Exercise goal -
Write out, unchanged, the lines from the one holding "In the scene" to the close of the listing. Both the first and last lines belong in it.

Records for processing -
···

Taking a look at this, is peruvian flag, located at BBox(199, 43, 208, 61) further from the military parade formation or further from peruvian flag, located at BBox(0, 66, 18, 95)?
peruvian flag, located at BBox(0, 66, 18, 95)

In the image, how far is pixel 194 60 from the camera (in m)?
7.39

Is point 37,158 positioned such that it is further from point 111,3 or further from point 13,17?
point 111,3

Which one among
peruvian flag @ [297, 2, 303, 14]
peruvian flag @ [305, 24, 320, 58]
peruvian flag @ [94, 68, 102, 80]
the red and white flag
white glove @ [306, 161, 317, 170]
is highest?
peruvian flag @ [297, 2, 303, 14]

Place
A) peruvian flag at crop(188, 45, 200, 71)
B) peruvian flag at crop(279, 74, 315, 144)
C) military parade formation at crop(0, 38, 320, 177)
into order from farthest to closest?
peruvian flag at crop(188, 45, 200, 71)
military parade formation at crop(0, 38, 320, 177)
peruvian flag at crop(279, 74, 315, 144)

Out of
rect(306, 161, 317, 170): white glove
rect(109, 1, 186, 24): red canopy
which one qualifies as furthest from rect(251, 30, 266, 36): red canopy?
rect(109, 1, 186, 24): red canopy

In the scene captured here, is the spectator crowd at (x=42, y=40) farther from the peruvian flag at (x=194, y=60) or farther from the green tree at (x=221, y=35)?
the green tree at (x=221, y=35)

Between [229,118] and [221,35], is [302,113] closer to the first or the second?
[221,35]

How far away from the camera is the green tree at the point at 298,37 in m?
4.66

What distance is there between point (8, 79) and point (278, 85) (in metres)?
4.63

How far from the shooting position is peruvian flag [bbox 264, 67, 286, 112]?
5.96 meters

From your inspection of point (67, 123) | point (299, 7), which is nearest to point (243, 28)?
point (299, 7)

···

In response -
In the scene captured here, is the spectator crowd at (x=42, y=40) farther from the peruvian flag at (x=194, y=60) or farther from the green tree at (x=221, y=35)?
the green tree at (x=221, y=35)

Between [229,118] and [221,35], is [302,113] closer to the first or the second?
[221,35]

How far away from the camera is the green tree at the point at 298,37 in m?
4.66

What distance is there between point (8, 79) and point (278, 85) (in metres)?
4.63

How far from the shooting position is peruvian flag [bbox 264, 67, 286, 112]?
5.96 meters

From your inspection of point (67, 123) | point (299, 7), which is nearest to point (243, 28)?
point (299, 7)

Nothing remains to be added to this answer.